begin Recorded information

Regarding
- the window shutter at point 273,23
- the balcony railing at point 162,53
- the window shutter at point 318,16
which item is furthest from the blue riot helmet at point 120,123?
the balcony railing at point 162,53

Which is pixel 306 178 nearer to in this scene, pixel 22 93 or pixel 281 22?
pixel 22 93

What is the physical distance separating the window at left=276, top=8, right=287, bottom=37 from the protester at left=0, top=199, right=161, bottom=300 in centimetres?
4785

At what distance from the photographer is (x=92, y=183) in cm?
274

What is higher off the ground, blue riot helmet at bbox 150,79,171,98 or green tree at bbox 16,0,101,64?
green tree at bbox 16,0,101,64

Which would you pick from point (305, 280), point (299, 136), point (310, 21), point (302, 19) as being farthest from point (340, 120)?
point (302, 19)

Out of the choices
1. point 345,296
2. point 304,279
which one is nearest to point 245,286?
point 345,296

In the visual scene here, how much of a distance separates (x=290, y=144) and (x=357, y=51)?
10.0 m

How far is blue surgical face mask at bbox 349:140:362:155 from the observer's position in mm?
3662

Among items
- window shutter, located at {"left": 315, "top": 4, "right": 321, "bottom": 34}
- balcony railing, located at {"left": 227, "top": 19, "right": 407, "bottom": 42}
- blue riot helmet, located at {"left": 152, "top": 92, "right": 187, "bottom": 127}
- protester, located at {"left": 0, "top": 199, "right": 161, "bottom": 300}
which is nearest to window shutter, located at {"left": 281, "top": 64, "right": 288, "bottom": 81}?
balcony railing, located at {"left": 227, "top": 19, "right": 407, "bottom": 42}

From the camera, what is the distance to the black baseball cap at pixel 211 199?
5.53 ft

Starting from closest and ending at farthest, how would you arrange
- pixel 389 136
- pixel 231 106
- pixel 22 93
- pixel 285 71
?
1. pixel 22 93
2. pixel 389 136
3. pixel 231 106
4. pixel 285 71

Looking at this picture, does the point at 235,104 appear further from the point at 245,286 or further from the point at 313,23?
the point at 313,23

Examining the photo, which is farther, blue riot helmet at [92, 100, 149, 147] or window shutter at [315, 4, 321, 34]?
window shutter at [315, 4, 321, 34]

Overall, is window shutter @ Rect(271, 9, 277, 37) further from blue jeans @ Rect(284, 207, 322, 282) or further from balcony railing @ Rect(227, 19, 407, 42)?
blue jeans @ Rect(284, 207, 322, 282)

end Recorded information
begin Recorded information

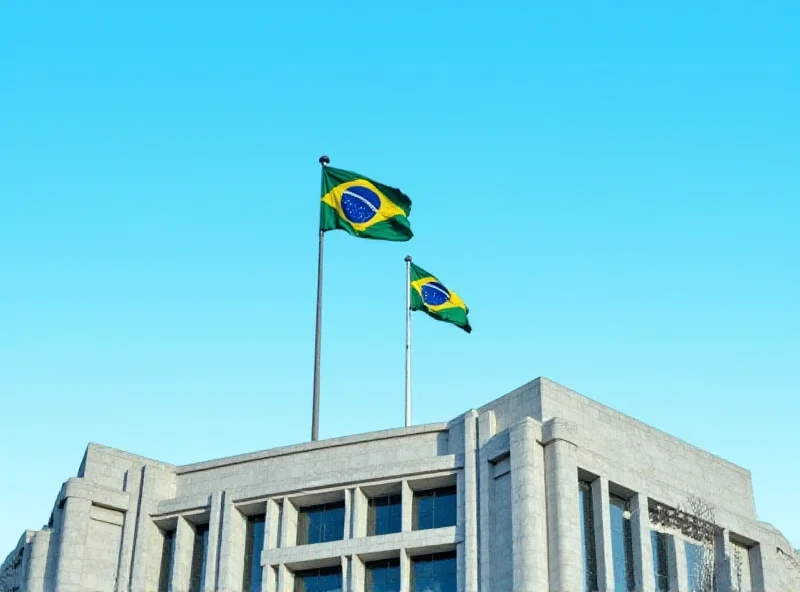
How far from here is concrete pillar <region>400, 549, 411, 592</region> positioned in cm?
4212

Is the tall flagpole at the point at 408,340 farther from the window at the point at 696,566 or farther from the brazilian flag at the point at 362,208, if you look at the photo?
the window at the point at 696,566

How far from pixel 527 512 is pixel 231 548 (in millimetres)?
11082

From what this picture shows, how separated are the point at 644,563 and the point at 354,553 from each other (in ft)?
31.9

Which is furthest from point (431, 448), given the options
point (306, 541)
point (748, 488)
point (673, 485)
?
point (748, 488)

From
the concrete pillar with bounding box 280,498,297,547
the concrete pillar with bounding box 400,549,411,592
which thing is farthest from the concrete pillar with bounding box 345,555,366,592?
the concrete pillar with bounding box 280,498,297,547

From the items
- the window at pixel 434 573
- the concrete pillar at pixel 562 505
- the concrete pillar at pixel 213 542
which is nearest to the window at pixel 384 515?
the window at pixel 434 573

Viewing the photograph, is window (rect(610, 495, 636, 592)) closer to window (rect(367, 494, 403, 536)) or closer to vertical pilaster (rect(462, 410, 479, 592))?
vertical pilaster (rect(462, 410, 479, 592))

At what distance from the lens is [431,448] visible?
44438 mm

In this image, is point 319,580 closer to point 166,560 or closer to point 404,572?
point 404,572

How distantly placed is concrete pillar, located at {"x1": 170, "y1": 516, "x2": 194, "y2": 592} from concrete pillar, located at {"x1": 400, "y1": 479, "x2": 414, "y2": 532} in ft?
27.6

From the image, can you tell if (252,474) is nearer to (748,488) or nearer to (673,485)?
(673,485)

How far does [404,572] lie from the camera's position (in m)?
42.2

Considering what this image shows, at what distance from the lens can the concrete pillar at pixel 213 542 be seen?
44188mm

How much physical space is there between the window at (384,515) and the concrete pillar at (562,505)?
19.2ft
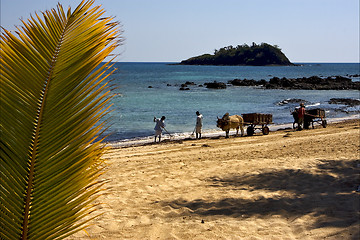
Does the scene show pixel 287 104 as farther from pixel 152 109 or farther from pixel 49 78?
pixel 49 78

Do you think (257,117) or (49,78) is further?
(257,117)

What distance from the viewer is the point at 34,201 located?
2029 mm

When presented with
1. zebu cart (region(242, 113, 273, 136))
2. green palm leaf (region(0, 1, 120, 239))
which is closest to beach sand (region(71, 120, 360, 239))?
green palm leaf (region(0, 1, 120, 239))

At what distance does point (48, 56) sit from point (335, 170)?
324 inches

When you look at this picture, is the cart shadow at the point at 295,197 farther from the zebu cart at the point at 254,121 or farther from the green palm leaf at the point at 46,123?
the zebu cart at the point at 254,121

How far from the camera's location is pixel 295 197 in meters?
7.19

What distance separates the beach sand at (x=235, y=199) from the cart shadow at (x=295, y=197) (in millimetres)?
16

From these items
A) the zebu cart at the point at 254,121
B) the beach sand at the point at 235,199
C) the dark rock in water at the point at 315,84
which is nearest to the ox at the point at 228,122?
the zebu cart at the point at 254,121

end Recorded information
begin Recorded information

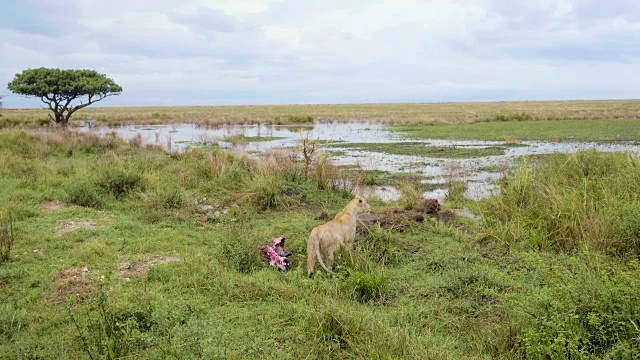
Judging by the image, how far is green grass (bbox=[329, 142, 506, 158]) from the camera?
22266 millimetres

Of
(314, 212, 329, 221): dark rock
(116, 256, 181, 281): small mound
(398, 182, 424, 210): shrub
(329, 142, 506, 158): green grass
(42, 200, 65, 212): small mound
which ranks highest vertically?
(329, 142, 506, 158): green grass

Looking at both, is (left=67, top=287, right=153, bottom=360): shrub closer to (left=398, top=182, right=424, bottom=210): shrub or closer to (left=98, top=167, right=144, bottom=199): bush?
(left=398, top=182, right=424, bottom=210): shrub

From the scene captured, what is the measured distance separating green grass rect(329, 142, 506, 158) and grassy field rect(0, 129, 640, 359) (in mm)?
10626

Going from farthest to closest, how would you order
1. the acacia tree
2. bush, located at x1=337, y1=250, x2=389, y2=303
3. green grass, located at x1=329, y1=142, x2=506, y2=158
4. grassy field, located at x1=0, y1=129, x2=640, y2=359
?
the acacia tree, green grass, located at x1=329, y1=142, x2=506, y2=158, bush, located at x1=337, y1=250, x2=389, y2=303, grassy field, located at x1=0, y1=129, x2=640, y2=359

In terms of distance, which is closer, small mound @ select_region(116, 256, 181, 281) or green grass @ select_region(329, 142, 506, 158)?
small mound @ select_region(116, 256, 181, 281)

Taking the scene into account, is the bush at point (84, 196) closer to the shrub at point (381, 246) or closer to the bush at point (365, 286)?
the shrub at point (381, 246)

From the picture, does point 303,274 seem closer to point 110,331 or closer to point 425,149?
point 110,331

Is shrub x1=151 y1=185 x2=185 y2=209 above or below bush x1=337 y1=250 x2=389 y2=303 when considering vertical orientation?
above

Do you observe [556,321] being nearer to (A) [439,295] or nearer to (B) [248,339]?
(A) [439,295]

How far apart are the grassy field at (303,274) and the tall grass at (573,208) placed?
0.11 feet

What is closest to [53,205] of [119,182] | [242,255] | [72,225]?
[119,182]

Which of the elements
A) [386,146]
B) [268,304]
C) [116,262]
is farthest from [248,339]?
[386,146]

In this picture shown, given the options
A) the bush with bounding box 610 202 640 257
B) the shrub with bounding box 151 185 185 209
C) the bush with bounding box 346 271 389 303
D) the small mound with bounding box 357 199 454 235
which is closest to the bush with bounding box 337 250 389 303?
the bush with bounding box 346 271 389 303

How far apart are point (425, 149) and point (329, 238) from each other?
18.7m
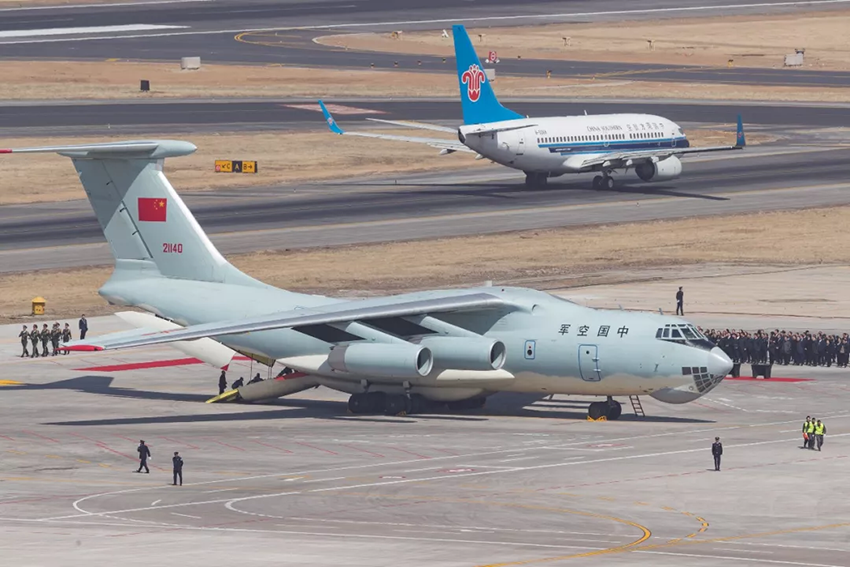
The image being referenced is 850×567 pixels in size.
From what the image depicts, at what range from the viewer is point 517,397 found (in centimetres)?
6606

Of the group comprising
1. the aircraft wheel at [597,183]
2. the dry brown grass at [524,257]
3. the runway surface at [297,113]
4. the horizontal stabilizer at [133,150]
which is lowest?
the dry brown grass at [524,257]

end Recorded information

### Task brief
Count the lines in the data above that contain the word "dark", with case counting, and give only the number.

### The response
2